Long before 1975, indeed before 1965, the term "cartesian product" was in use for topological spaces and for sets. At the latter date, the special case of monoidal closed structure in which the product is the CATEGORICAL one was dubbed cartesian. I do not recall whether it was Max or I who suggested it. (I was periferally involved in the EK discussions because of the posetal case and my observations that logic is adjointness; the passing misnomer "Browerian " instead of "Heyting" was due to my reading of some papers by Tarski that used an odd convention). If I was responsible I regret it, since historical considerations suggest that Galileo contributed more than Descartes toward crystallizing the catergorical product; especially the universality is strongly suggested by pairs of paths in a way that it to this day never was by pairs of mere points. Concerning the French usage they of course knew that those interesting squares are just products over a base, and I presume that the general case of fibrations was seen as a generalization of the case C^2->C (induced often as in algebraic geometry by some 2-functor from the latter), and hence generalized also the use of the terminology. Bill On Sun Oct 7 17:49 , "Prof. Peter Johnstone" sent:
On Sun, 7 Oct 2007, Jean Benabou wrote:
(ii) Your "guess" about cartesian is not correct. Neither in Tohoku, nor in much later papers of his or any of his students, and also by me, was cartesian used in the sense of category with finite limits. If Grothendieck had used this name, which he has not, my "guess" is that he would have called cartesian categories with pull backs , because he and his students used the name "cartesian square" for square which is a pull back. Moreover this is special case of his notion of cartesian map in a fibration.

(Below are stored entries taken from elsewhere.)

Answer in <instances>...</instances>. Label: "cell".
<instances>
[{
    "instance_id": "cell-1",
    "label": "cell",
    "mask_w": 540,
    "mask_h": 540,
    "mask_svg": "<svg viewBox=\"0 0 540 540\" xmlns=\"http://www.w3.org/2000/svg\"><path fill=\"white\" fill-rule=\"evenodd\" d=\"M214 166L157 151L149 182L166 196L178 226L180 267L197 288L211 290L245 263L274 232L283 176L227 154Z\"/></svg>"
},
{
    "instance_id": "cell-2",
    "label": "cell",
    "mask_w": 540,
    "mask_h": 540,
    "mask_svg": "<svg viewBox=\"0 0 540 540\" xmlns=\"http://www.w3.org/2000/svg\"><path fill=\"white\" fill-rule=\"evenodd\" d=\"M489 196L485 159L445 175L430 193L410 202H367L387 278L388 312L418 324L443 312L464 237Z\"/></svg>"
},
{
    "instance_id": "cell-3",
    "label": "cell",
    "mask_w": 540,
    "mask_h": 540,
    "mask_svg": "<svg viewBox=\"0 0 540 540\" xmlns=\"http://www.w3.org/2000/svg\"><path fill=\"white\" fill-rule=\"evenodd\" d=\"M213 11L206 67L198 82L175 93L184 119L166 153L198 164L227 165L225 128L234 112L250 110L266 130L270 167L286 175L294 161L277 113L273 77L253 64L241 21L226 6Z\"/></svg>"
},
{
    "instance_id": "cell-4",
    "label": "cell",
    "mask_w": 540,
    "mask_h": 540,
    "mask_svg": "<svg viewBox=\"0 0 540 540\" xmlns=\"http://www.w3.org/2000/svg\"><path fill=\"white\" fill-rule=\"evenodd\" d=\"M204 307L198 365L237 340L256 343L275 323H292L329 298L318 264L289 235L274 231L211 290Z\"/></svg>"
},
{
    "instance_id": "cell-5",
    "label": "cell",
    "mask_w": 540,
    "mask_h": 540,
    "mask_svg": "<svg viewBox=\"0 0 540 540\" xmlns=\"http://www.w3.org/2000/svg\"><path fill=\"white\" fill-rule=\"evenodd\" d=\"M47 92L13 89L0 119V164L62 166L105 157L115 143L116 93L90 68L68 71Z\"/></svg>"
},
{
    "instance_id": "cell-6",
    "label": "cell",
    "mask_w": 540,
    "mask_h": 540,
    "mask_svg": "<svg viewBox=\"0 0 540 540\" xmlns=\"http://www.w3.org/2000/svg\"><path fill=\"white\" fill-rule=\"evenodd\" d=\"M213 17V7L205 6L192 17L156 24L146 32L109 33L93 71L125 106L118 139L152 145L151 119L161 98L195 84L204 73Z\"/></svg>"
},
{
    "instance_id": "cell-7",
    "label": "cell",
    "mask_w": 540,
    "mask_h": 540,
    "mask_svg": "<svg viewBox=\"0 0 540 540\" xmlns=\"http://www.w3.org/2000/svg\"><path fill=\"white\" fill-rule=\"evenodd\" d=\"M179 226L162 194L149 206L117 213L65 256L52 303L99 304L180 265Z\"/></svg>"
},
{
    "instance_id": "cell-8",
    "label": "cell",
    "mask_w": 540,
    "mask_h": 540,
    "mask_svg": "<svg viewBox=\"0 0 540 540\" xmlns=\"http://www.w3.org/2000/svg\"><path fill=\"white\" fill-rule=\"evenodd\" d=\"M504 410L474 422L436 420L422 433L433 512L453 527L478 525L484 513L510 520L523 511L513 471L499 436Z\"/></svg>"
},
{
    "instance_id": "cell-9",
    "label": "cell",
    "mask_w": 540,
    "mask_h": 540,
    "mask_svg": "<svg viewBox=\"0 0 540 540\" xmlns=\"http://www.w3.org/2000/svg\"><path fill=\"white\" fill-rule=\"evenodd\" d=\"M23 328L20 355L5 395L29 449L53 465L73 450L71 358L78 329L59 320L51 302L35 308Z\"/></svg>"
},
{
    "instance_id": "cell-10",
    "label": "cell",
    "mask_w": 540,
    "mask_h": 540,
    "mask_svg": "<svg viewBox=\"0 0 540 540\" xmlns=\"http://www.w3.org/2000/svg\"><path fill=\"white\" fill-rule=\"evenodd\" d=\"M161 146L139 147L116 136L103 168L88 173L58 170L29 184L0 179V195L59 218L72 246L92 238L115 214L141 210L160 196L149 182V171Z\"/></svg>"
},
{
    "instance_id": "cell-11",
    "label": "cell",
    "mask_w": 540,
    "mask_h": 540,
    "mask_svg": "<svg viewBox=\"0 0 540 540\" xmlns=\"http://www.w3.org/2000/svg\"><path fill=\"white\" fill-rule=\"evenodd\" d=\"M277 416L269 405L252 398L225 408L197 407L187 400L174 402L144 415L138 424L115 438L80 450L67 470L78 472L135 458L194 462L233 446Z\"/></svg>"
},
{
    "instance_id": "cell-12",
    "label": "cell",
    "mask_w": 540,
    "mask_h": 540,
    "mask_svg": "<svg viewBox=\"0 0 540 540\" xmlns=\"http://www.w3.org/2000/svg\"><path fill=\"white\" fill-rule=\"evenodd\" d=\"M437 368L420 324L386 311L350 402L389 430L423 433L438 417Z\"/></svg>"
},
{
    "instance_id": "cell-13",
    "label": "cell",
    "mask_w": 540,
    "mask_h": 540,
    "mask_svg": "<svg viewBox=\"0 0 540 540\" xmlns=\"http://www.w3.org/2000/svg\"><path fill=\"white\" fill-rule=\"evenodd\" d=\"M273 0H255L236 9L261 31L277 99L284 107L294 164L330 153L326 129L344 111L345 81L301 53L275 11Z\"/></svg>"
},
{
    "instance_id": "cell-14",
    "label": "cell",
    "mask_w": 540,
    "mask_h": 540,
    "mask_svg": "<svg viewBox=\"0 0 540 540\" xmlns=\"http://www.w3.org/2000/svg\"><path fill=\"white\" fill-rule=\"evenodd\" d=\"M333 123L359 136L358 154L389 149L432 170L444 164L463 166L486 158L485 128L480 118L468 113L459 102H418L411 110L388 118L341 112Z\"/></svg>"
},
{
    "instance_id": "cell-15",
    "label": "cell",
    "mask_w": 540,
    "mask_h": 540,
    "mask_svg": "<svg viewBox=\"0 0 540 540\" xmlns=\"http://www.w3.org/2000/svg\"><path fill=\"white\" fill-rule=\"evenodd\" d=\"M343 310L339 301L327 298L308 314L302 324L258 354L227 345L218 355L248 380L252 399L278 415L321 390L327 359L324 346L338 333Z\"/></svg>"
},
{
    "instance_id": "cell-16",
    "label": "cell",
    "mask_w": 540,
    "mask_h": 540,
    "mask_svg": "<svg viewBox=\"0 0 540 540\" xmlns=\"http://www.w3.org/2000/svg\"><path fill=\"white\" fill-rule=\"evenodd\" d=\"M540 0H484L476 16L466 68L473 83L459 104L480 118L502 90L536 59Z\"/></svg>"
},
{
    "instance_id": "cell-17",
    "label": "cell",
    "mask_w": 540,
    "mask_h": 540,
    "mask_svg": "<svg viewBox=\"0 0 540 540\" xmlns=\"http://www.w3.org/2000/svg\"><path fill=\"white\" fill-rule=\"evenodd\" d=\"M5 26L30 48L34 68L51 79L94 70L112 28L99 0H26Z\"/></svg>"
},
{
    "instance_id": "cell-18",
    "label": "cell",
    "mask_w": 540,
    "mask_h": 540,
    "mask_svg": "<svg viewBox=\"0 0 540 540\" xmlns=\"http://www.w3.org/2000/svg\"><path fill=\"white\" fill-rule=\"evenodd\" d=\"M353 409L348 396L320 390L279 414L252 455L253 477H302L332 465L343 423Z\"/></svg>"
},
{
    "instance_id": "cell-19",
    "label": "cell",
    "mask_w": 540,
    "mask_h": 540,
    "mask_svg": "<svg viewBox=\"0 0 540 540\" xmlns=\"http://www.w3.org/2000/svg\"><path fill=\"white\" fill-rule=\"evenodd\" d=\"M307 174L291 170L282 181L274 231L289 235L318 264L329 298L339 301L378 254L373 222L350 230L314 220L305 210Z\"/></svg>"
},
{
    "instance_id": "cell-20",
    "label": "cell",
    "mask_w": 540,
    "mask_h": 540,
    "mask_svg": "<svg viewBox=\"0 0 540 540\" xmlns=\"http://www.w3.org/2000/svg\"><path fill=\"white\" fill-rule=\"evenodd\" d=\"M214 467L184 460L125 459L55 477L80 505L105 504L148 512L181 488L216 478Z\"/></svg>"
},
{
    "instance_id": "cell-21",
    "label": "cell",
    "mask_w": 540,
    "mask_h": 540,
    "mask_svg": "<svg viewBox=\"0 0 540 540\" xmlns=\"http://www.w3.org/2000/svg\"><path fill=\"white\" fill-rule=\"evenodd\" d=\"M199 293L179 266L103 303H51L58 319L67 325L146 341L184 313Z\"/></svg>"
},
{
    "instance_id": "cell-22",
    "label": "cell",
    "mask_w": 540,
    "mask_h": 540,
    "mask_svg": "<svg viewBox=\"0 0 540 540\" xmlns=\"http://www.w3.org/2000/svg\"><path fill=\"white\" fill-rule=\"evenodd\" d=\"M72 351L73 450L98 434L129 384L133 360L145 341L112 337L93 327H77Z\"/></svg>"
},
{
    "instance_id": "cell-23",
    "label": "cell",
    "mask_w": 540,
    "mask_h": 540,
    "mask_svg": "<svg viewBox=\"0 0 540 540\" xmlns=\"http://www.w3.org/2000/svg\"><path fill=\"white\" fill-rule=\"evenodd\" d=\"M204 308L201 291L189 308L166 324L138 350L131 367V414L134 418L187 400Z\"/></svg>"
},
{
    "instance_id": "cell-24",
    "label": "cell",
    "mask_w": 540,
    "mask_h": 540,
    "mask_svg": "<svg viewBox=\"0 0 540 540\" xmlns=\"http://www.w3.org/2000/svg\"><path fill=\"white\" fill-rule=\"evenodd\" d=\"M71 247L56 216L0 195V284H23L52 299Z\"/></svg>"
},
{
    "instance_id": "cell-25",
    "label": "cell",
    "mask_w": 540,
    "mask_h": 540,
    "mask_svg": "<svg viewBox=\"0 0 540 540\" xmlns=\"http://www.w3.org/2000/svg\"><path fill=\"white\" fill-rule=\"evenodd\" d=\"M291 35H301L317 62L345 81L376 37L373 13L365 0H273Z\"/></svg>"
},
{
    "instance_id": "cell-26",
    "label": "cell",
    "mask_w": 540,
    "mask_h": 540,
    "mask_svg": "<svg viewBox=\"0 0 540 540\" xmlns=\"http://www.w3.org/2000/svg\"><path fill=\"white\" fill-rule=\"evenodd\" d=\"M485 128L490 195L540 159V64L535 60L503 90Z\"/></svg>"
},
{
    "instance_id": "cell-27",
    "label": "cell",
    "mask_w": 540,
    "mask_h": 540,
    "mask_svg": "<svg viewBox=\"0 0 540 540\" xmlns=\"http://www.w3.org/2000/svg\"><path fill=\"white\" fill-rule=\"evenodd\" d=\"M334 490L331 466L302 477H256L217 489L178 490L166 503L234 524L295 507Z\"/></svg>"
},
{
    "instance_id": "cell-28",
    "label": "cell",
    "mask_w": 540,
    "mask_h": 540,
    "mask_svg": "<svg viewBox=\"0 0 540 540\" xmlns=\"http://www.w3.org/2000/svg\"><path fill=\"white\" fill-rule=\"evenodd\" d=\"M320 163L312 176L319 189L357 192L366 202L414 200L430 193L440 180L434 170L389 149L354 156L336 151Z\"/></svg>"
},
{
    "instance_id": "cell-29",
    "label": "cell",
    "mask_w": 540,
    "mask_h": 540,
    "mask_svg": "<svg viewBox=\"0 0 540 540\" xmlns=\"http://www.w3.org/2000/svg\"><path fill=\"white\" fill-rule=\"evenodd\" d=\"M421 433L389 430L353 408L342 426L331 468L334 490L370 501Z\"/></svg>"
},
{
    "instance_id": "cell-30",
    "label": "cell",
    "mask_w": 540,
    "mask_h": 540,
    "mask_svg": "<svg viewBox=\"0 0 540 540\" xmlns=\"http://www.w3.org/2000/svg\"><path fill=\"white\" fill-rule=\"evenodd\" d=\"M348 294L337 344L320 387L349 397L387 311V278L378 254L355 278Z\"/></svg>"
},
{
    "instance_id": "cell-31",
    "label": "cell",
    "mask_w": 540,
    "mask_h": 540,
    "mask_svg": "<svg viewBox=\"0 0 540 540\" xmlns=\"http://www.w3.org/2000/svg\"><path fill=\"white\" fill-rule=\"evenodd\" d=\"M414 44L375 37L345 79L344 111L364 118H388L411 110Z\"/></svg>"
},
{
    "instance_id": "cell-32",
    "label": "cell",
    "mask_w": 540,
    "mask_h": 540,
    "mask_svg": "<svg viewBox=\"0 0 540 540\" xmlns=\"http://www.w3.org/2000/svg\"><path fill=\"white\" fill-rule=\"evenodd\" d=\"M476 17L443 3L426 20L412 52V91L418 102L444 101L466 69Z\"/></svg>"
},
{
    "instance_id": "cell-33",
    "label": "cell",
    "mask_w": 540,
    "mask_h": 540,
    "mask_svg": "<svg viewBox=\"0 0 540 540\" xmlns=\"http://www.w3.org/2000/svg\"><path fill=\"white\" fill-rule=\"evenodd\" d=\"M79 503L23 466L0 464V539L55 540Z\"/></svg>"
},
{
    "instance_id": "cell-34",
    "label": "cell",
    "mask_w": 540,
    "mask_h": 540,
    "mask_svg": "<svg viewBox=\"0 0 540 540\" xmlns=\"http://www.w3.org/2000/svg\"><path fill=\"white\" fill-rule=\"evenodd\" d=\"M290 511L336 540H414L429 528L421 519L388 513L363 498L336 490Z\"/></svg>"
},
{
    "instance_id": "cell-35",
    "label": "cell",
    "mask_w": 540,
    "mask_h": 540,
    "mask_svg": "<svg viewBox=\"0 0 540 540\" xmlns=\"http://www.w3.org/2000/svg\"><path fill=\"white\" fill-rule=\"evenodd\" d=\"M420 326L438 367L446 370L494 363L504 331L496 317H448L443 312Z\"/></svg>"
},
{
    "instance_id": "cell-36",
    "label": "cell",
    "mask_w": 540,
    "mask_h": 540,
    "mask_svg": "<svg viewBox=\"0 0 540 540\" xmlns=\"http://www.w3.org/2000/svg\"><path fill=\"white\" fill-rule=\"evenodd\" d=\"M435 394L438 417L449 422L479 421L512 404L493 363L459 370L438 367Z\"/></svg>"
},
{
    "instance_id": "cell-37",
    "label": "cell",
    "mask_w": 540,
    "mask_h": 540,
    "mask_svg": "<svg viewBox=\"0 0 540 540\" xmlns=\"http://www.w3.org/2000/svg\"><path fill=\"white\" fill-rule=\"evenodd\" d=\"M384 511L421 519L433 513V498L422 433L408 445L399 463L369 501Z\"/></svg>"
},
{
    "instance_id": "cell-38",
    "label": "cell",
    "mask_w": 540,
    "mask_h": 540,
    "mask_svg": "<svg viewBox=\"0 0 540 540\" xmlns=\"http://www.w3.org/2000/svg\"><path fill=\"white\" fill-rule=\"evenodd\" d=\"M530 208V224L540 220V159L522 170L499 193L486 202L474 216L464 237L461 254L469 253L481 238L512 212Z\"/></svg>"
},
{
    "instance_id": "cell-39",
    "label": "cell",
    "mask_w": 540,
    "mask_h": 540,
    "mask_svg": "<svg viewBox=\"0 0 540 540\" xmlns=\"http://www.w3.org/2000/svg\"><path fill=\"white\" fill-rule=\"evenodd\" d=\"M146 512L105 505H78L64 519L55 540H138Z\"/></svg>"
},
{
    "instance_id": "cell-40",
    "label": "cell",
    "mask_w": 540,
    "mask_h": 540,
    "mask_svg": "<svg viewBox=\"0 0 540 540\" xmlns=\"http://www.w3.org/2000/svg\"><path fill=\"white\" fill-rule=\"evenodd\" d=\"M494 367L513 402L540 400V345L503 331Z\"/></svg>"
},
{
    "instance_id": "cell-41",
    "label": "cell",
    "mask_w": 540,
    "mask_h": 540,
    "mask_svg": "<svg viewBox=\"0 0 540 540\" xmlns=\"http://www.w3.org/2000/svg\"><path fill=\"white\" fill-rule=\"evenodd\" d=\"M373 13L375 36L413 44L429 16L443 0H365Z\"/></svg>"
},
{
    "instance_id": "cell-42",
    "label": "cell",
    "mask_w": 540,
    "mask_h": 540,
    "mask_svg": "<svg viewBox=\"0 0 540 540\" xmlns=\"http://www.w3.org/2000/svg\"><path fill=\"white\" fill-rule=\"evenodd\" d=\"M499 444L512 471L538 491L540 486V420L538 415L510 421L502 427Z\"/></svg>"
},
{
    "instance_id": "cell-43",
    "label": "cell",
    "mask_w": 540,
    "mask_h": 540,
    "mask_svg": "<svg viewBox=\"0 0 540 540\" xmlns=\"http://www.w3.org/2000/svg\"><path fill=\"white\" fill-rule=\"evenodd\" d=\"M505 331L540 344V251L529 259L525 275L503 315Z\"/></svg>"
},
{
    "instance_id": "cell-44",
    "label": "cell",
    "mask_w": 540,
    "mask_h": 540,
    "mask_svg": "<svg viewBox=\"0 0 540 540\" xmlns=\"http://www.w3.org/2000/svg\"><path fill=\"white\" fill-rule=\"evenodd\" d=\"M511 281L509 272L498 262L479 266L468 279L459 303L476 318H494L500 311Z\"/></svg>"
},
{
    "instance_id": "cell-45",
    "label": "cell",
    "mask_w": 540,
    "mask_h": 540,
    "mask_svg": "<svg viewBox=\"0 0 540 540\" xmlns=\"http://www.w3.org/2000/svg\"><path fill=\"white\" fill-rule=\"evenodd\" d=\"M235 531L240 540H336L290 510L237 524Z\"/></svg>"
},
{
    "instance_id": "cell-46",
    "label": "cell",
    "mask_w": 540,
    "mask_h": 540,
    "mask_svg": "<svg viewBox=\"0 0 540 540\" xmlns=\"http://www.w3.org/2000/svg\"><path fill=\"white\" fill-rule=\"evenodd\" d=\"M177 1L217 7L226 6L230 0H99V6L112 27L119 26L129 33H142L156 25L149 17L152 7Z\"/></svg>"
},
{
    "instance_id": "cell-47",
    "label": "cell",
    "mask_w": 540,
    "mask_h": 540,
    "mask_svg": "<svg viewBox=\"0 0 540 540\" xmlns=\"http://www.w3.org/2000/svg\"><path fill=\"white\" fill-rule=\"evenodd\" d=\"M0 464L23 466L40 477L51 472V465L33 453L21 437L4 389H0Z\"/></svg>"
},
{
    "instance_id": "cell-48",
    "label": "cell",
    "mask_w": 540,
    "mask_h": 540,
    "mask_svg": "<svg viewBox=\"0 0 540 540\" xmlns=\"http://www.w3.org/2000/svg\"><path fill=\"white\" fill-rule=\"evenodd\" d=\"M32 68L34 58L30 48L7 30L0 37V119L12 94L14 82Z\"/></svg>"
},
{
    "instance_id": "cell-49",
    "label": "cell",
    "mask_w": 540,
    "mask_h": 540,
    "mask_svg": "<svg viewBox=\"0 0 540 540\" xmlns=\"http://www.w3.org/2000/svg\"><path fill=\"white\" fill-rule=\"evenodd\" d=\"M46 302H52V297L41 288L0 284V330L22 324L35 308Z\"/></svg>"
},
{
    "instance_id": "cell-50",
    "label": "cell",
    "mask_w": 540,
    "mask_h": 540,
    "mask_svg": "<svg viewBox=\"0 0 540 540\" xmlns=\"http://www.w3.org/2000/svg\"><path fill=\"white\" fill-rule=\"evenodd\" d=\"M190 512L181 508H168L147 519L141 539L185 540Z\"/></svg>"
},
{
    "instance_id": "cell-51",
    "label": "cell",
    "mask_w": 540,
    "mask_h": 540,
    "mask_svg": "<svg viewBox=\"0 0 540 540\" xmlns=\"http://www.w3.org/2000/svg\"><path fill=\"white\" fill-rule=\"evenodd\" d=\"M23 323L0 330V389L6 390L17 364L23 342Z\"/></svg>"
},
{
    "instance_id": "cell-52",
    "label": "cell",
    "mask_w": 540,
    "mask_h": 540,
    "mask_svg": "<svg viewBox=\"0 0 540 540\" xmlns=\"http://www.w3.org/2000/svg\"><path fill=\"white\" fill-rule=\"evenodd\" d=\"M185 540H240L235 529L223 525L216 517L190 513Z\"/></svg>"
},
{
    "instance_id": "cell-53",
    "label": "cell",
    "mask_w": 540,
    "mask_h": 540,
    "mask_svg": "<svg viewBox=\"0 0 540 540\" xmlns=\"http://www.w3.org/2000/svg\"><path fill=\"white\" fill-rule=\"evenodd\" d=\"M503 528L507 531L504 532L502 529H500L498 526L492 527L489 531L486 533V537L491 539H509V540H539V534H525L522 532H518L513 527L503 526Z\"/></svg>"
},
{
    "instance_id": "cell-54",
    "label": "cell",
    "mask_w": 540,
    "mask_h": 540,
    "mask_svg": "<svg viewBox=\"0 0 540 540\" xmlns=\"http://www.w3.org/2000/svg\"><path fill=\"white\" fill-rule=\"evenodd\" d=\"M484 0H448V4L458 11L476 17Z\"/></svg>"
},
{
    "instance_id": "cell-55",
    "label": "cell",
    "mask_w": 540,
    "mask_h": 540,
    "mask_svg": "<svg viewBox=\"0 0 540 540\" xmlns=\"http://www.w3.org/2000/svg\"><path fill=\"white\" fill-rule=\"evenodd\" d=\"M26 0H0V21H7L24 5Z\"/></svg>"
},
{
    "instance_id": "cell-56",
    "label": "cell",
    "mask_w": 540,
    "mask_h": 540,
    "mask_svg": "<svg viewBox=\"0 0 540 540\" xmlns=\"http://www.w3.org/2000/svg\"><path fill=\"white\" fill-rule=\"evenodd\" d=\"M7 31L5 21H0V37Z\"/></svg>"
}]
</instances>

I first encountered `cartesian' as a synonym for `having finite limits' in Peter Freyd's unpublished `pamphlet' "On canonizing category theory; or, on functorializing model theory" written in about 1975 (I may have got the title wrong, since I no longer possess a copy). However, that paper made it clear that the word was already in use as a synonym for "having finite products"; in it, Peter argued that Descartes should be given credit for having invented equalizers as well as cartesian products. I suspect that its use to mean `having finite products' was a conscious back-formation from `cartesian closed', which undoubtedly dates from Eilenberg--Kelly 1965; but I don't know who first used it in this sense.
(iii) I agree with you on the idea that the "natural" definition of locally cartesian closed category should not imply the existence of a terminal object. If I asked the question, it is because in Johnstone's "Elephant" he does assume a terminal object. Has such an assumption become, now, commonly accepted in the definition ?
I did that because it seemed the appropriate convention to adopt in the context of topos theory. I wasn't trying to dictate to the rest of the world what the convention should be. On the other hand, there seem to be remarkably few `naturally occurring' examples of locally cartesian closed categories which lack terminal objects: the category of spaces (or locales) and local homeomorphisms is almost the only one I can think of.